Tradisi Barapen dan Kaum Pembuat Sagu di Tambrauw

Liputan6.com, Tambrauw – Barapen merupakan tradisi paling kuno yang ada pada masyarakat Tambrauw, Papua Barat. Dalam tradisi itu, warga akan memasak dengan cara membakar secara besar-besaran, dan ini dilakukan sebagai wujud rasa syukur dan persaudaraan. Biasanya, bahan makanan yang digunakan yakni dagung, sayuran, dan beberapa jenis umbi.

Pertama, salah seorang penduduk akan menggali tanah, selanjutnya disebut sebagai kolam. Lalu dasar kolam ditata dengan beralaskan daun pisang, bagian atasnya ditata daging, sayuran dan umbi. Kemudian, bagian itu ditutup kembali menggunakan daun pisang.

Selanjutnya, warga mengambil batu yang dibakar hingga berwarna merah. Batu diturunkan di atas daun pisang sampai merata, hingga seluruh makanan yang dibungkus daun pisang itu matang.

Semua batu yang akan digunakan untuk memasak, dibakar dalam sebuah lubang yang dibuat di tanah. Teknis dalam memasak secara barapen biasanya dilihat dari panas yang sudah diterima oleh batu.

Ketika batu dirasa sudah panas, maka tumpukan batu akan dibuka sebagian. Lalu semua sayuran dimasukan ke tengah-tengah celah batu yang tadi dibuka dimana daging ditempatkan di tengah-tengah sayuran sebelum celah batu kembali ditutup.

Meski tidak umum, makanan yang dimasak dengan cara barapen tetap terasa lezat. Menariknya, lemak daging yang dibakar bersama makanan lain itu pun hilang. Karena, lemaknya terserap ke dalam sayuran.

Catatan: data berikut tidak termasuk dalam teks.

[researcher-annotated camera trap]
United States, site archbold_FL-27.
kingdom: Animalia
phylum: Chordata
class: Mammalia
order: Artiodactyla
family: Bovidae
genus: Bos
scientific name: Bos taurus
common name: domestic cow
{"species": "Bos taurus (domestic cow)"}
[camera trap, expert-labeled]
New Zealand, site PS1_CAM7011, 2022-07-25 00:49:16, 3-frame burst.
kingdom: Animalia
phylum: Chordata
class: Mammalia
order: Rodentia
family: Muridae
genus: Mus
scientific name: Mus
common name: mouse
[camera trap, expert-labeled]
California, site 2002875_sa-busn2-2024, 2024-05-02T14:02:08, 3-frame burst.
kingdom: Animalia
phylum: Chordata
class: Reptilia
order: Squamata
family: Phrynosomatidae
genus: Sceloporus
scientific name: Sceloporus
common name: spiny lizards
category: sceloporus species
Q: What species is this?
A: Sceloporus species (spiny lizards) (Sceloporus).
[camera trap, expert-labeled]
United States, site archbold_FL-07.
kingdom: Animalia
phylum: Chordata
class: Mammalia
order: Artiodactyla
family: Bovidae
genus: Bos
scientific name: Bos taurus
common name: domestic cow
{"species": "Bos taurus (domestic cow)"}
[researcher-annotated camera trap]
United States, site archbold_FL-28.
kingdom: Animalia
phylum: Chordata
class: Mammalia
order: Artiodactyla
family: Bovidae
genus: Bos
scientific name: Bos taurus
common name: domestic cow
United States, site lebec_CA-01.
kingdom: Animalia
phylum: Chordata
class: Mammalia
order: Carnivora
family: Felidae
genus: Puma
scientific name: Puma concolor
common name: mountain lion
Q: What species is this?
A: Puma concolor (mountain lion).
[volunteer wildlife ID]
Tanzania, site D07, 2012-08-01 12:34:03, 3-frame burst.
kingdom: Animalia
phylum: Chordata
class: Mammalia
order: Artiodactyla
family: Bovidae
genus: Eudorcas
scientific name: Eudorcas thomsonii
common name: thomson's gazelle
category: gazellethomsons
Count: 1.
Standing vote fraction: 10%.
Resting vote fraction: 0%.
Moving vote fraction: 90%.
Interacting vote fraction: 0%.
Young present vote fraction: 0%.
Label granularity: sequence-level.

Tradisi Barapen adalah tradisi yang mengajarkan bagaimana cara menciptakan dan menguatkan kebersamaan antar sesama manusia di suatu daerah atau suku. Dalam pelaksanaan barapen, seluruh warga yang terlibat melaksanakan seluruh persiapan, proses, hingga upacara makan secara bersama.

Barapen merupakan tradisi tertua yang ada di Papua. Niat dalam pelaksanaannya yakni mengungkap rasa syukur serta persaudaraan.

Barapen biasanya juga dilakukan dalam rangka merayakan sanak saudara yang kembali pulang setelah lama merantau dan sebagai tradisi saat diadakannya upacara kematian. Inilah yang melatarbelakangi, makanan yang disantap dalam barapen biasanya berjumlah besar.

Kaum Pembuat Sagu

Di Papua Barat, ada Distrik Werur yang menjadi tempat pembuatan sagu tradisional. Lokasinya dari Distrik Bikar dapat ditempuh dalam waktu 30 menit berjalan kaki. Area yang ditempuh ini sungguh menarik, siapa saja yang mau ke sana harus melewati permukaan tanah basah, rawa-rawa, dan sungai kecil.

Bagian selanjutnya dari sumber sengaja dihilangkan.